Tony Powell, a longtime Longview businessman who now owns a company that produces grave markers, was named chairman of the 10-person board and president of the organization.
Towles was named vice president.
The vice president reiterated the Chamber's stated goal to work alongside the established Longview Chamber of Commerce and to focus on the South Longview businesses.
"We can work with the Longview Chamber of Commerce. We can work and assist then in making Longview a better place, and I am so excited about that," Towles said.
About 20 companies were represented at the inaugural meeting, but several people in attendance were not associated with any company.
Martha Sanders-Fautheree, who has lived in South Longview for nearly 50 years, said she paid her $50 annual membership and joined the chamber because she believes it can help businesses.
"I have seen it up, and it has gone, and I would like to see it come back," Sanders-Fautheree said.
The woman said she remembered when South Longview was the center of town and the place to be.
Sanders-Fautheree said the biggest challenge for the new chamber would not be business related.

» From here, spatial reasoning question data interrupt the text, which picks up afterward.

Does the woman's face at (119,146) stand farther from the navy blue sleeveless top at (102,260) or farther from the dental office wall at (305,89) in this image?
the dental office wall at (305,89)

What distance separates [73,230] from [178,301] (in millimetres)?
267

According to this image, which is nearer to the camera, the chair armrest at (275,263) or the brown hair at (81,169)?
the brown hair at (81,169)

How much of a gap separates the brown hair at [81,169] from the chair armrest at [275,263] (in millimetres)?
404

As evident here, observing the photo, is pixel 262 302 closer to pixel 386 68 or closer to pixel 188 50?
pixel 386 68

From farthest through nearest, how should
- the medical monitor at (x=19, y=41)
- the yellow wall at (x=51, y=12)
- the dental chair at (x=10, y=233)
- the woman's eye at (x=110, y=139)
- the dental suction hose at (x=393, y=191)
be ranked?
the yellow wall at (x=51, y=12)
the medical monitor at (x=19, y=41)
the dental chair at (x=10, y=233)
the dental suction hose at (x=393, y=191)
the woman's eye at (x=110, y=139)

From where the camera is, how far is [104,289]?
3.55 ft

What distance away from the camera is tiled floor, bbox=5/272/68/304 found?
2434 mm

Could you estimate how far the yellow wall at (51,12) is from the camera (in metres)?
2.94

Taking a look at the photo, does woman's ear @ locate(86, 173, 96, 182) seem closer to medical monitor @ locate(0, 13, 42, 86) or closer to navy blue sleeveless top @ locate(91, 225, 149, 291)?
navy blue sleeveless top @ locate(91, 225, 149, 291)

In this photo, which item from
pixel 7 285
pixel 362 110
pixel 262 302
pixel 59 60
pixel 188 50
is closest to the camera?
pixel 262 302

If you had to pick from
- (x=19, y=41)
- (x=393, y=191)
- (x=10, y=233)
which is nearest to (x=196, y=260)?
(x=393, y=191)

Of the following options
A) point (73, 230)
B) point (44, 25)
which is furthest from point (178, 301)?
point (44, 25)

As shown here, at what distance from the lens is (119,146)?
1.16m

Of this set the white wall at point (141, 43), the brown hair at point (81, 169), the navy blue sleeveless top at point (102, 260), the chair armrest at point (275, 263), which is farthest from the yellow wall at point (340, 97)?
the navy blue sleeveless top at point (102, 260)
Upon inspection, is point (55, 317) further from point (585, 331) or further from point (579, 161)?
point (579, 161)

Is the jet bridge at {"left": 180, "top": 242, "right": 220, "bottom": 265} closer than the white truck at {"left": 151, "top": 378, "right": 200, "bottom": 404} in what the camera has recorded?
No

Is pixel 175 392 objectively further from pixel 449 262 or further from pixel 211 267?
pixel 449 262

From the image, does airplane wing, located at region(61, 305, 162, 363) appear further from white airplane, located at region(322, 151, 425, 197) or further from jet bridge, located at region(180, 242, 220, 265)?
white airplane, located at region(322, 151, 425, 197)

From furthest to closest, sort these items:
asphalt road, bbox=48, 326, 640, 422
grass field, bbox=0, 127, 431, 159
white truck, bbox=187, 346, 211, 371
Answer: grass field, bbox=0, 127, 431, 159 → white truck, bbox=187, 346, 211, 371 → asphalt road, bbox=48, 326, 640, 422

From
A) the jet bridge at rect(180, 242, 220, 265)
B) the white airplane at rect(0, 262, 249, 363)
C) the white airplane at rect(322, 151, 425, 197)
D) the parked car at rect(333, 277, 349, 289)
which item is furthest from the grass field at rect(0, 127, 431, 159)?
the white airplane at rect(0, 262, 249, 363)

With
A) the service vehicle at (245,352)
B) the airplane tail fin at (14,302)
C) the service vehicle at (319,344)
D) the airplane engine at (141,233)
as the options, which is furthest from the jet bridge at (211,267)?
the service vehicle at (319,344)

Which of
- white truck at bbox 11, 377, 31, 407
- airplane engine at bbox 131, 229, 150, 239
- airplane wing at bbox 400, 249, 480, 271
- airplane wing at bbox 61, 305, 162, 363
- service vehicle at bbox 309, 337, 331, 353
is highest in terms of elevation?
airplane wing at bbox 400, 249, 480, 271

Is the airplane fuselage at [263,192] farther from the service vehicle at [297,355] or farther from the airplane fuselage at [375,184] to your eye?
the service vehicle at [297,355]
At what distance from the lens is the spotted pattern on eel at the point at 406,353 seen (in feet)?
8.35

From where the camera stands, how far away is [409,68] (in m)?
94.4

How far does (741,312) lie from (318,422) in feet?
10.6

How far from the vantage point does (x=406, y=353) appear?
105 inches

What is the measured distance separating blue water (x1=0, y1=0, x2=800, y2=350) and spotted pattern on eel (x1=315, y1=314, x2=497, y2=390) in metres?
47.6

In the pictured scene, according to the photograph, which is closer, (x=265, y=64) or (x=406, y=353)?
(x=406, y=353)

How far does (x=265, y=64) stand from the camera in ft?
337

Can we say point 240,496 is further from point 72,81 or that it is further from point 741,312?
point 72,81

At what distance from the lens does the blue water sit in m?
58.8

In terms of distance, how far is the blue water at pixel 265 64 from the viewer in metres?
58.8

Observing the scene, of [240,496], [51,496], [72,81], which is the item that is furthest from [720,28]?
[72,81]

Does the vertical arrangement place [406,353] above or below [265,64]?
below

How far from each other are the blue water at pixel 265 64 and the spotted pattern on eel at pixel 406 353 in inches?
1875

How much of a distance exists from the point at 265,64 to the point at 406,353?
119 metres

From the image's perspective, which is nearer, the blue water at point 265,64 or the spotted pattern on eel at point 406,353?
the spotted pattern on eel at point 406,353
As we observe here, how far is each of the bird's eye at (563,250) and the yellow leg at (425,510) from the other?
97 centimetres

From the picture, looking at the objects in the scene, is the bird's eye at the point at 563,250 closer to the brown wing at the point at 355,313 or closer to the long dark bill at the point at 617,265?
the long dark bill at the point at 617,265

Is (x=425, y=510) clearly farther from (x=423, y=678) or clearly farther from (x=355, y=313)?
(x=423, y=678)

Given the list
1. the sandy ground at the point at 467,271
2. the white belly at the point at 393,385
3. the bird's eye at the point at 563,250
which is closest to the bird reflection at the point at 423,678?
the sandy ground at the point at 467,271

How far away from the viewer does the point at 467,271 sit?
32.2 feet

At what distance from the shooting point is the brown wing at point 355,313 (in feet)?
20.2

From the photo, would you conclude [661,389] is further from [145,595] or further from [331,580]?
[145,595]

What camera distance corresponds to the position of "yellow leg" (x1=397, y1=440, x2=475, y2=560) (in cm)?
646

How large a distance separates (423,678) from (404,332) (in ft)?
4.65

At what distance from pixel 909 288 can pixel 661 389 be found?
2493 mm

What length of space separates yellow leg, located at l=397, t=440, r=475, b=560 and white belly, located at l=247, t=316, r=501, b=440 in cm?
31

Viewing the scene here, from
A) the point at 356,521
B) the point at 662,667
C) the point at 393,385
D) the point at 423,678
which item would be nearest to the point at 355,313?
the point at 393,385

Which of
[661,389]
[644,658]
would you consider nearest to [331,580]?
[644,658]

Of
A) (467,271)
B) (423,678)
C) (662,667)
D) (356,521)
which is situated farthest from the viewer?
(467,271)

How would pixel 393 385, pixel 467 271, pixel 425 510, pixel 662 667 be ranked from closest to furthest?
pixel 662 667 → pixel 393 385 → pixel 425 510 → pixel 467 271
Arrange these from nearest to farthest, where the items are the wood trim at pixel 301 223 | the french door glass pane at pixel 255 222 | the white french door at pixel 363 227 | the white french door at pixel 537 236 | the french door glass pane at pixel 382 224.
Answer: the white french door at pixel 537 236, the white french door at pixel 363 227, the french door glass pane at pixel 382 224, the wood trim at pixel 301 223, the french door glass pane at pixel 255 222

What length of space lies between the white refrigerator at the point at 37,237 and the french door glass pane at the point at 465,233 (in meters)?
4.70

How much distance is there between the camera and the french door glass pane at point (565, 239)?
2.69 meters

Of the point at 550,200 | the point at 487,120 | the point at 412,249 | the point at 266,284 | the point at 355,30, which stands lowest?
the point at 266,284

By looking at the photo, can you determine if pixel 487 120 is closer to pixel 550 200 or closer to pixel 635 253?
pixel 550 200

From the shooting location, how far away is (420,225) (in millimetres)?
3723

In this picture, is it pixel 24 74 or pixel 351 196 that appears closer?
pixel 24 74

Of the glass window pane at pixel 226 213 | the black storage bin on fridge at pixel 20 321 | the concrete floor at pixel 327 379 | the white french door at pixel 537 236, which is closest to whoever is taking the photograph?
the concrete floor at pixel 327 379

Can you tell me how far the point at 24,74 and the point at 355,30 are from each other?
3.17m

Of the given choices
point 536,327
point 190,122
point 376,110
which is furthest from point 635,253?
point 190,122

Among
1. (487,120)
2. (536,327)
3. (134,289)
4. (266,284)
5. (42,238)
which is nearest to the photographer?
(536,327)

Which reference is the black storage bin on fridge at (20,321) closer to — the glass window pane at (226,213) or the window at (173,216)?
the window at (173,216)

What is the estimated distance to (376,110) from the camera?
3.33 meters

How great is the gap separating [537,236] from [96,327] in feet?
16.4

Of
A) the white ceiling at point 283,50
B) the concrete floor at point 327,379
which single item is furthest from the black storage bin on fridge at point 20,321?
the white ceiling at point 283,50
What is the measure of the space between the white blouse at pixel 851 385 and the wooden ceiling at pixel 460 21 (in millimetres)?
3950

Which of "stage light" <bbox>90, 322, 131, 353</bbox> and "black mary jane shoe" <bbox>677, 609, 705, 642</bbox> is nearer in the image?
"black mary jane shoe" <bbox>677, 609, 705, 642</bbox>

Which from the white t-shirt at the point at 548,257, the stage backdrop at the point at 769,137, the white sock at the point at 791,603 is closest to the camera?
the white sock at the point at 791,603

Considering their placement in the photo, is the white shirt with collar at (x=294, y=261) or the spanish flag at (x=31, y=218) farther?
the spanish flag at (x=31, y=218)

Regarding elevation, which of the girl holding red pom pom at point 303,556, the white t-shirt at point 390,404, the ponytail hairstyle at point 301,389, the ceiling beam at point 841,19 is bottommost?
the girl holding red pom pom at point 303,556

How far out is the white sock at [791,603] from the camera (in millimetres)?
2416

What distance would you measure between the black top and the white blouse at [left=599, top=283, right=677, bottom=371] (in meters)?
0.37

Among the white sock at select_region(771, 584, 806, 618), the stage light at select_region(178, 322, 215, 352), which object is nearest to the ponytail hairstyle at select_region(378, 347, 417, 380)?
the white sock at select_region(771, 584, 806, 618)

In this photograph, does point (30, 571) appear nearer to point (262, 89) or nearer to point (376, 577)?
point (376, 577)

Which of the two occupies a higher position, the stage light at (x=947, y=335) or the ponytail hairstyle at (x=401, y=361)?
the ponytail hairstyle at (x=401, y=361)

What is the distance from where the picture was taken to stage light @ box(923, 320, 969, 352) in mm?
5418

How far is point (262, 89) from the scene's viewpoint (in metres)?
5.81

"This is not business related and I don't how you would go about doing it, but getting people to be more proud of where they live, that will make a difference" she said.
Leslie Harold, who owns I'd Rather Lather, which sells bath soaps, salts and essentials joined the chamber Tuesday with a business membership.
"I like their mission to help support and network small businesses across the city," Harold said.
Muckelroy said the chamber's next goal is to attract members with a goal of 100 companies by the end of summer.
Metro Chamber leaders said they hoped to meet on a monthly basis and in addition to doing "chamber business" work on the basics of owning a business.
At Tuesday's meeting, several members practiced their "elevator pitches" - 30 second introductions to their businesses.